*** Opening Text ***

Duped by travel agents, 104 women in distress in Muscat
Ravi Dhaliwal
Tribune News Service
Gurdaspur, February 14
I have requested embassy officials to facilitate the process of making new passports of the women. Some of the landlords are willing to hand over the original documents provided they are paid the amount that they had given to the agents when they had ‘purchased’ the women. My organisation will also pay the landlords. — Surinder Pal Singh Oberoi, Dubai-based businessman
A video showing 89 Indian women, who have sought refuge at the Indian embassy in Muscat (Oman) after escaping from the clutches of their oppressive landlords, pleading for help has gone viral.
A majority of the women belong to Andhra Pradesh; 14 are from Punjab.
In the four-minute-long video, they narrated their ordeal of how they were duped by travel agents—first in India and then in Dubai.
They claimed that agents sent them to the UAE on a tourist visa with an assurance that their contacts in Dubai would help them get jobs as nurse and teacher.
Once in Dubai, they got trapped and forced to work as domestic help. They were again given a false assurance by Dubai agents that they would be provided with “decent jobs” in Muscat. Once there, they were sold off to rich landlords, who confiscated their passports and made them work for 18 hours a day, often beating them if they refuse to follow their orders.
The women somehow managed to escape and reached the embassy. They have been living in the embassy for the past six to 11 months, hoping that they would return home soon.

*** Closing Text ***

• _Instructions to follow_
According to the article on the women stranded in Muscat, for how many hours a day were the women made to work by the landlords? The listing that comes next is separate material with no connection to the article.

*** Opening Collected material ***

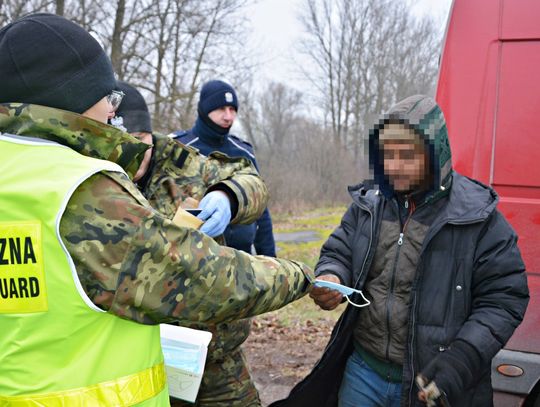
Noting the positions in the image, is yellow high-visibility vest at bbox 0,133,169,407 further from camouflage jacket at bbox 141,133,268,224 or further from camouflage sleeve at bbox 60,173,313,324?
camouflage jacket at bbox 141,133,268,224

*** Closing Collected material ***

• _Exercise result_
18 hours a day.